▶ _ARBEITSAUFTRAG_: Fasse den Text über das Bauhaus in zwei Sätzen zusammen.

▶ _TEXTAUSZUG_:

Sitzende mit Bühnenmaske von Oskar Schlemmer im Stahlrohrsessel von Marcel Breuer, um 1926. Foto: Erich Consemüller, Bauhaus-Archiv Berlin / © Dr. Stephan Consemüller
Zu sehen in der „original bauhaus“ Jubiläumsausstellung des Bauhaus-Archiv / Museum für Gestaltung in Kooperation mit der Berlinischen Galerie 6. September 2019 – 27. Januar 2020. www.berlinischegalerie.de

 

Studium und handwerkliche Ausbildung gehörten im Bauhaus zwingend zusammen. In den späteren Jahren wurden auch die neuen technischen Möglichkeiten immer wichtiger, die die Industrialisierung mit ihrer Massenproduktion möglich machten.
Im Bauhaus diskutierten Meister und Schüler in den Werkstätten, etwa für Metall, Druck, Töpferei, Malerei oder auch Weberei. Neues entstand durch die Offenheit des Denkens und die gegensätzlichen Persönlichkeiten aus aller Welt, die sich in den Meisterklassen trafen und austauschten. Die Gründung des Bauhaus war eine Reaktion auf die Schrecken des 1. Weltkriegs und die sozialen Verwerfungen in den Jahren danach. Die Menschen sollten, so die Idee, unabhängig von ihrer sozialen Klasse, in einer genauso formvollendeten wie ihnen dienenden Umgebung leben. 1919 vom Architekten Walter Gropius in Weimar gegründet, zog das Bauhaus, dem Druck der Nationalsozialsten weichend, zunächst nach Dessau, dann nach Berlin, wo es 1933 schließlich geschlossen werden musste. Die „Bauhäusler“ konnten den Kampf gegen die Nazis nicht gewinnen, die ihre Ideen und ihre Kunst als entartet beschimpften und denen deren gemeinschaftliche Arbeitsweise an sich suspekt war. Viele Möbelentwürfe des Bauhaus sind heute Klassiker der Moderne und werden weiter produziert. Die Formensprache des Bauhaus, sein Ideal von der Funktionalität, die die schöne Form prägt, ist allen Widersprüchen und gegenläufigen Strömungen zum Trotz nicht überholt.

▶ _BEREITGESTELLTE ANGABEN_:
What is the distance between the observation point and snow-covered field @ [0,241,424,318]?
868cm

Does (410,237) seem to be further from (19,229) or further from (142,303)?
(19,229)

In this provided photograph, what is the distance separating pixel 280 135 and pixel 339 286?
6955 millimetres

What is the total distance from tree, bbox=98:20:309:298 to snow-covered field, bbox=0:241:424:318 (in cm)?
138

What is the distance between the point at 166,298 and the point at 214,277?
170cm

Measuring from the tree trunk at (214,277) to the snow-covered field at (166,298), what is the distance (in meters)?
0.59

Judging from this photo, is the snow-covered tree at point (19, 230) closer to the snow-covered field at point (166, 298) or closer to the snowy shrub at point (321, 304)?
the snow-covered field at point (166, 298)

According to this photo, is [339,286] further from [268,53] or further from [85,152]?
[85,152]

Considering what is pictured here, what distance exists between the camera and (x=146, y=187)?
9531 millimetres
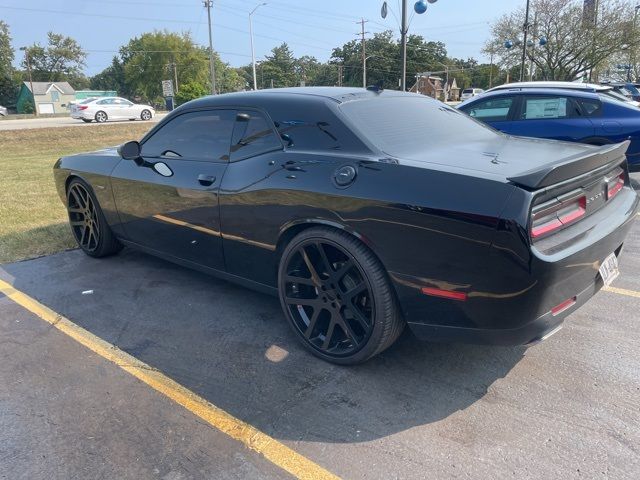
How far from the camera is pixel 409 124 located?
10.5 ft

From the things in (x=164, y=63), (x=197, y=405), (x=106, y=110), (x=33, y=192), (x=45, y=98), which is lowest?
(x=197, y=405)

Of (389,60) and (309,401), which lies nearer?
(309,401)

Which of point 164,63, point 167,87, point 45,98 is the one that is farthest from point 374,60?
point 167,87

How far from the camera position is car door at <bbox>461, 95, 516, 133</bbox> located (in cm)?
744

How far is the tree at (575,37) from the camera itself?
99.5ft

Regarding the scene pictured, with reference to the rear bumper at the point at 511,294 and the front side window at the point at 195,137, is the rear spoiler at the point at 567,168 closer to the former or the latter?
the rear bumper at the point at 511,294

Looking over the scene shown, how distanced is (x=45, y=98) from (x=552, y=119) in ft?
247

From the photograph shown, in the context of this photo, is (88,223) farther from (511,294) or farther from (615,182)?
(615,182)

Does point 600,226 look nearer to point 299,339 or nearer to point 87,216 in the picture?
point 299,339

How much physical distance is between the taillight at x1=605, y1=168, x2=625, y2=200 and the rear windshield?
2.63ft

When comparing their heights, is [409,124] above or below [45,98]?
below

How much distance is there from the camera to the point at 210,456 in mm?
2193

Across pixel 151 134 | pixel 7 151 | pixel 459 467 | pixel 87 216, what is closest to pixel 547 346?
pixel 459 467

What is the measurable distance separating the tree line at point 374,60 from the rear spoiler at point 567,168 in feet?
91.1
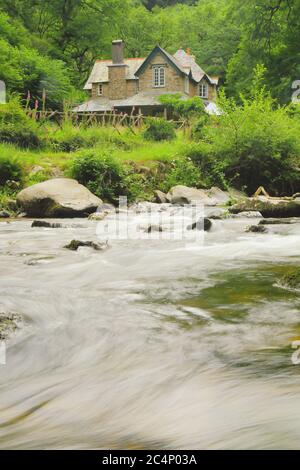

▶ _MUSTERLÖSUNG_: Das Bauhaus wurde 1919 von Walter Gropius in Weimar als Reaktion auf die Schrecken des Ersten Weltkriegs gegründet. Es verband Studium mit handwerklicher Ausbildung in Werkstätten, zog unter dem Druck der Nationalsozialisten nach Dessau und dann nach Berlin und musste dort 1933 schließen, doch viele seiner Möbelentwürfe sind heute Klassiker der Moderne.